The problem started when I told him I wanted a minor plastic surgery procedure. He flat out told me he would leave me if I had any elective surgery—including Botox and fillers. There’s no talking to him about it, no compromise—end of discussion.
I am floored. He likes to look at pretty women and often comments on their faces or bodies, and it is obvious that some of them have had the procedures I am thinking about. So why is he so against it? Does he expect me to just get old and not do anything to combat the signs of aging? He says one surgery will just lead to more and there will come a time when I won’t be the woman he fell in love with.
Is he right to feel this way?
/s/Not Aging Gracefully

Dear Aging Gracefully
Why does your boyfriend need to be right or wrong in the way he feels? He’s been pretty straightforward about his position on the subject, so justified or not, you know his stance and it’s doubtful he’s going to change his mind—end of discussion.
As he doesn’t seem open to dialogue and the only real reason he has given is that you might not be the same person he thinks he knows, it’s easy to conclude that this is a power play, a bid to be in control.
Your body is yours to live with and to modify should you wish, as long as there isn’t a health risk and you choose a surgeon carefully.
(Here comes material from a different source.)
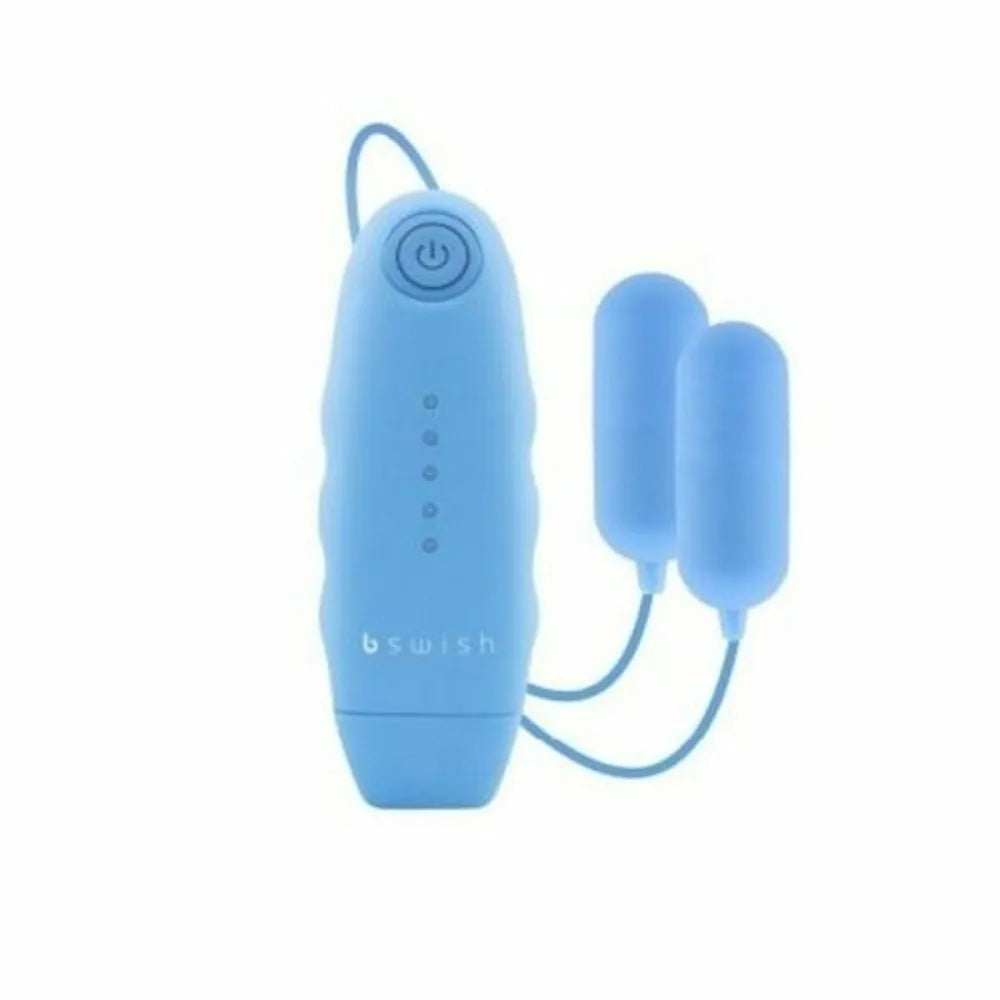 Bullet Vibrator By B Swish Bsbnr0538 Dark Blue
The decision you make will directly affect your future, so which one can you live without—him or the face and body you desire? Will you be satisfied to let him dictate to you how to grow older or will you grow to resent him as you advance in age?
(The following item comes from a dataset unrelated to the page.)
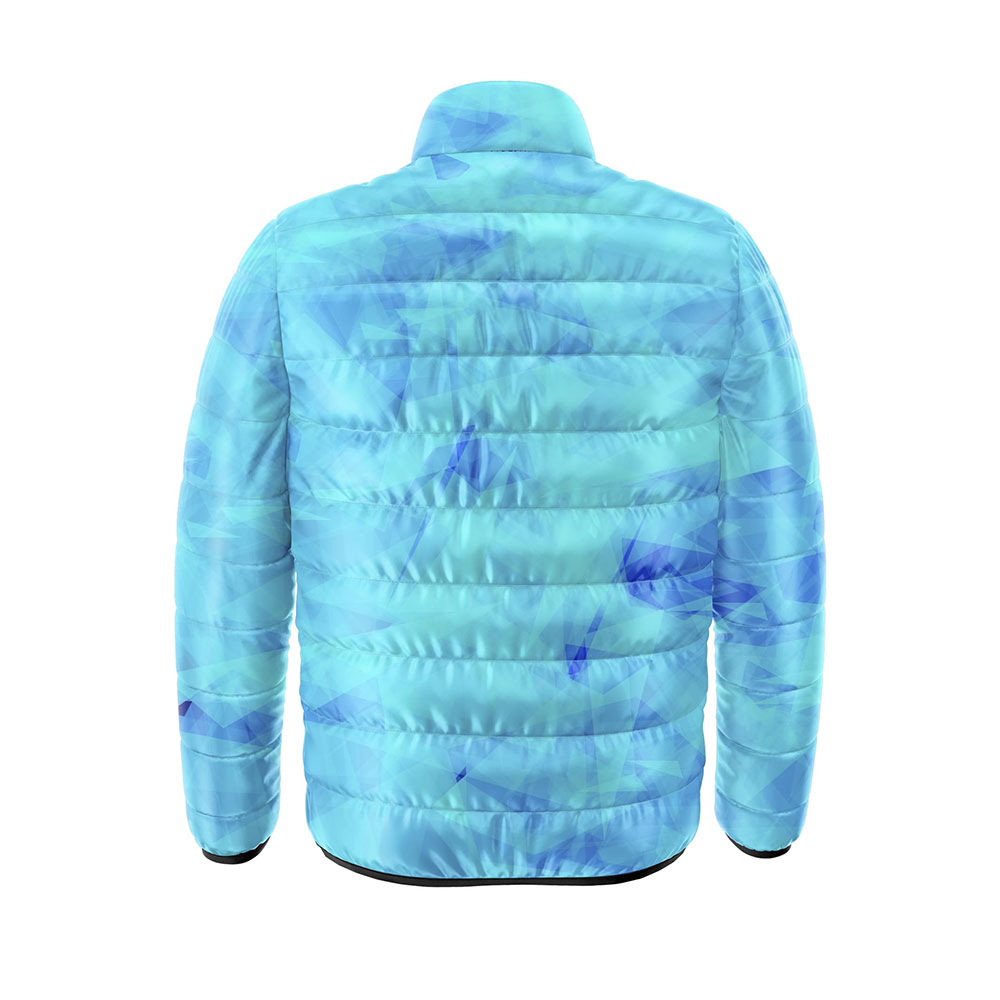 Custom Puffer Jacket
Do what you want. Don’t ask his approval or understanding. If he leaves then he wasn’t a man you would be happy with for the rest of your life. If he stays, he will have learned a valuable lesson in sharing and compromise.

Dear Doctor Love,
My forty-year-old fiancé calls his mother his best friend and he talks to her about literally everything. Will he stop this once we’re married?
/s/Number One Wife

Dear Wife,
If you marry him, you will marry his mother.